KAYOKOYUKI
Tokyo
Arthur Marie, Cooper Jacoby
Onsen Confidential
Apr 07, 2024
Apr 21, 2024
Among the five pieces by Arthur Marie at the Kayokoyuki Gallery in Tokyo, only one bears a name: “Declassé,” the title to a portrait depicting a faceless body bleeding into its background. The clinical title may provide a framework for the surrounding artworks left “Untitled.” These paintings evoke a sense of a dust-covered European familiarity: Two “untitled” portraits reminiscent of the 19th-century bourgeoisie-encouraged painterly pursuit of likeness. A gradually abstract “untitled” interpretation of a somehow eerily common image depicting a leisurely stroll on a beach with an aura entrenched in the rigidity of Napoleonic social etiquette. An “untitled” scene of dancing, perhaps.

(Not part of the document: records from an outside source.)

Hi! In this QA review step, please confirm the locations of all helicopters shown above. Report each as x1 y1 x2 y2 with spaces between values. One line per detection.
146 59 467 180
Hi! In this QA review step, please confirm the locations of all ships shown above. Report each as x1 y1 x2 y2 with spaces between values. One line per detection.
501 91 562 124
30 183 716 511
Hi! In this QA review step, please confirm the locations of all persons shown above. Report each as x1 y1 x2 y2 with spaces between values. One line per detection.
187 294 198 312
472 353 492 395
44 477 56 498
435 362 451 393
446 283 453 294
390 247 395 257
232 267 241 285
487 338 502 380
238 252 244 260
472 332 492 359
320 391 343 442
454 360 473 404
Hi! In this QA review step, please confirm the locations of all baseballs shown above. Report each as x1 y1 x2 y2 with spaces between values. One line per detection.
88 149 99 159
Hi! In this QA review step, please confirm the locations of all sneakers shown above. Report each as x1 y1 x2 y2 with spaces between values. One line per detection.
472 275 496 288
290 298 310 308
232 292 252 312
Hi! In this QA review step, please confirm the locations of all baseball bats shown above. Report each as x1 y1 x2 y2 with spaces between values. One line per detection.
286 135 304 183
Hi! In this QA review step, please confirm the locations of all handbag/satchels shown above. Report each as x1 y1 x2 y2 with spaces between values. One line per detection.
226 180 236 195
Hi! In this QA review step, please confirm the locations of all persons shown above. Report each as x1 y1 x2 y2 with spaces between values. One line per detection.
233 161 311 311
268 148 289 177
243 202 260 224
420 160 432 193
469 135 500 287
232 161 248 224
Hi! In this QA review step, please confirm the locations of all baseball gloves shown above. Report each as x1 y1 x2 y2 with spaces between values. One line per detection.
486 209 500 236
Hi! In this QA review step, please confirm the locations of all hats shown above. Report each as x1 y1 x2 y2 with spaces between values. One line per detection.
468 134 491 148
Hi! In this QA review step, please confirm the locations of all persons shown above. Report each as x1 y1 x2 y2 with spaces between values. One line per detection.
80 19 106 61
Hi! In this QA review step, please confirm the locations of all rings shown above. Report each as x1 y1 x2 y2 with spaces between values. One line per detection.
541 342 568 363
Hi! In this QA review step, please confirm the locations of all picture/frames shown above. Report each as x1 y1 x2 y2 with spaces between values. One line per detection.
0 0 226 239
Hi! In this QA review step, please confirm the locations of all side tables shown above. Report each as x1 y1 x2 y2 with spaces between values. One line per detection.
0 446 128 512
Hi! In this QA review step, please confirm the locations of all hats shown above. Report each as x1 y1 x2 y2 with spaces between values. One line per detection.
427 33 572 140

Positioned between traditional portraiture and the character design for the zombies in The Walking Dead, «Declassé» sits in a space that challenges the ambition of portraiture: the acknowledgement of a body.
Cooper Jacoby’s «Ruminator (It is goodbye soon)» steel locker piece shares this intriguing connection with portraiture. The enigmatic structure engages the viewer in a dialogue. It suggests the presence of a body hidden behind the steel that is communicating with what it has been given: a 4-letter lock dial.
Arthur Marie’s catalog can be looked at as a construction of a vast contemporary typology. Within it, he meticulously examines the social role of nuance within self-representation and the portrayal of others in the historical narrative of image production.
Through his “post-cliché” approach to painting, he seems not only to delve into optical nuances that define class thresholds, but the legibility of them — the ability to decode the nuance.
Cooper’s steel locker, adorned with a silicone cast of a cow stomach, hints at a rather omnivorous appetite, unable to classify altogether. By quite literally flipping its stomach inside out, perhaps to streamline consumption, the piece transforms into a reflective surface, talking back at the viewer in real-time, like a distorted mirror.
Cooper’s artistic oeuvre encapsulates the intricate interplay between everyday infrastructures and the human bodies they are designed to serve, delving into the fundamental inquiry: do we mold our surroundings, or do they, in turn, shape us? Through his work, he navigates the dialectical dance between these elements, probing the complex dynamics that define our interactions with our own architectures.